He’s also said, “The stage is the place where anything goes. It’s the legal zone for flashers.”
He even said, about Rush, “One of the great things about rock’n’roll is that even an ugly bastard like me can get laid, and I just never saw ANY of them do that.” However, other members of KISS and other bands have relayed stories about the guys in Rush smoking lots of marijuana, especially Alex Lifeson, who liked to use a pillowcase as a concentrator.
In discussing their ambitious flop album “Caress of Steel,” Geddy says, “We were high a lot of the time when we were making that record. And it SOUNDS like that to me now.”
At a certain point in any addiction it becomes impossible to function without the substance, in that case I’d hate to see a band sober because just to function at baseline they need something.
I think Mick Jagger invented the concept-it was a way to keep himself and his band in the news. Of course, he actually stayed away from most of the booze and drugs.
On a tangential note, the complex things some people can do when wasted on various substances are quite wide and varied. A friend of mine used to go clubbing a lot, and one night they took some acid which was much, much stronger than they were used to. This friend, an imbecilic 18-year-old with as imbecilic friends drove home in a totally trippy state, only ‘seeing’ (consciously) the real world in small snippets and 80% of the time was in a dreamland. Fortunately the roads were clear between 5 and 7 on that Sunday morning, save for the odd car full of people probably also trying to drive very carefully in case they come to the attention of the local law enforcement.
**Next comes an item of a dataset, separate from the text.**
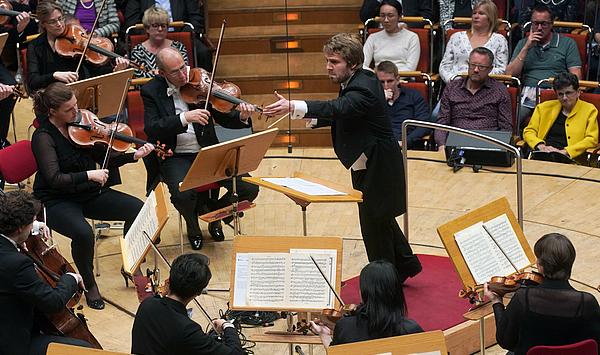Weimarer Dirigentenschmiede erneut erfolgreich: 1. und 2. Preise mit viel Renommee für Gábor Hontvári und Valentin Egel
True to say this friend still has very little memory - apart from the ‘trip’ through space and time - of operating a machine which weighed at least a tonne and was capable of speeds over 100 mph, with two of their equally incapacitated friends as cargo. It is also true to say my friend was absolutely horrified, once they had sobered up, of the danger they put their own friends and any other road-users through that morning, and never repeated that particular experience.
During my own clubbing days I heard of and saw many similar, although less extreme, examples of where people were in no fit state to do anything complex but managed to - often with some elan and skill - while others have fallen at the first fence. The first fence was usually very low and the area where they fell was mostly cushioned and safe, thankfully.
Not the same thing at all, but Glen Campbell’s family said about a year ago that Glen had almost no memory, never spoke any more, and didn’t recognize friends or family any more… but occasionally, he could still pick up a guitar and play it.
I leave it to trained neurologists explain how different types of memories reside in different parts of the brain. But if a man can still play music despite having serious brain dysfunction, mightn’t a drunk/stoned musician still have the instinctive memory of how and what to play even if much of his brain is out of kilter?
I got the impression that it came to light that Jones was murdered rather than OD’ed. Ok, so there are plenty of other drugs deaths, so might just be a bad example, or discredited story.